With the pipeline defined or implemented, you can now call Kubereq.Kubeconfig.load/1 to load the config:

Kubereq.Kubeconfig.load(Kubereq.Kubeconfig.Default)

If your pipelines requires options, you can pass a tuple to Kubereq.Kubeconfig.load/1:

Kubereq.Kubeconfig.load({Kubereq.Kubeconfig.File, path: ".kube/config", relative_to_home?: true})

Instead of creating a new module, you can also pass a list of steps to Kubereq.Kubeconfig.load/1:

Kubereq.Kubeconfig.load([
  Kubereq.Kubeconfig.ENV,
  {Kubereq.Kubeconfig.File, path: ".kube/config", relative_to_home?: true},
  Kubereq.Kubeconfig.ServiceAccount
])

Building the Req.Request struct

Once you have loaded the, you can pass it to Kubereq.new/2 to get a %Req.Request{} struct which is prepared to make requests to the Kubernetes API Server for a specific resource kind. It expects the kubeconf as first argument and the path to the resource as second argument. The path should contain placeholders for :namespace and :name which are filled once you make a request to a specific resource.
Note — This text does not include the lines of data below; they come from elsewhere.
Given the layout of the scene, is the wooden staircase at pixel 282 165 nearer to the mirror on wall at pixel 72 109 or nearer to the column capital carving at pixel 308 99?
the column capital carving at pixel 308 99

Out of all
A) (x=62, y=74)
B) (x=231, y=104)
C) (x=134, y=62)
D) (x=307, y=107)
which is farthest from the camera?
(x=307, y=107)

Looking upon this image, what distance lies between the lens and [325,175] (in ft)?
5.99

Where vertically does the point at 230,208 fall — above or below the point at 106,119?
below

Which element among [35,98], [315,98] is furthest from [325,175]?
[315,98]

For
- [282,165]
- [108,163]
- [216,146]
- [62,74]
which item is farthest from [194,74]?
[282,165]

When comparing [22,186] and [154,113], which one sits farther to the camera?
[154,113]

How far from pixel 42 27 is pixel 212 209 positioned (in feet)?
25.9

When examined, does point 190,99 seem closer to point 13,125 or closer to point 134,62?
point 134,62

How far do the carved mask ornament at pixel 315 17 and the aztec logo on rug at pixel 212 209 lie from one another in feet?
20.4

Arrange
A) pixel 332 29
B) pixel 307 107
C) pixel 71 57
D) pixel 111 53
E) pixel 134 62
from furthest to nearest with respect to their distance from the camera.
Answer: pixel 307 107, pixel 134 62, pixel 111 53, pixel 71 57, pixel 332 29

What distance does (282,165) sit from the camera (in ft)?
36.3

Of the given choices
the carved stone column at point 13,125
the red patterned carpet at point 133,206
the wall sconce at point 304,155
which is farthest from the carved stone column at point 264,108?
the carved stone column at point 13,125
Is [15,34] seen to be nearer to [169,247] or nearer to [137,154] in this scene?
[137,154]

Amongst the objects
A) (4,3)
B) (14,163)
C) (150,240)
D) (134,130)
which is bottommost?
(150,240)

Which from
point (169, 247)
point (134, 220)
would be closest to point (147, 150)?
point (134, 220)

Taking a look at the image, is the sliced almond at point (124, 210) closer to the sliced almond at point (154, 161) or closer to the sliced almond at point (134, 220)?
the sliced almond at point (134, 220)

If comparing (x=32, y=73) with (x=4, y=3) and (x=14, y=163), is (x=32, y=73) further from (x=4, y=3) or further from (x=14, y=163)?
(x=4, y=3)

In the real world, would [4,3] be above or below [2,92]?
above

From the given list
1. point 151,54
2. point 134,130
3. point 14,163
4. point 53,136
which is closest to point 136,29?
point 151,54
The following example builds a %Req.Request{} which acts as client for running operations on ConfigMaps:

kubeconfig = Kubereq.Kubeconfig.load(Kubereq.Kubeconfig.Default)
req = Kubereq.new(kubeconfig, "api/v1/namespaces/:namespace/configmaps/:name")

Running Operations

With the req built above, you can now use the other functions defined by Kubereq to run operations - in this example on ConfigMaps.

kubeconfig = Kubereq.Kubeconfig.load(Kubereq.Kubeconfig.Default)
req = Kubereq.new(kubeconfig, "api/v1/namespaces/:namespace/configmaps/:name")

{:ok, resp} = Kubereq.get(req, "my-namespace", "my-config-map")

resp is a Req.Response.t() and you can check for req.status and get req.body etc.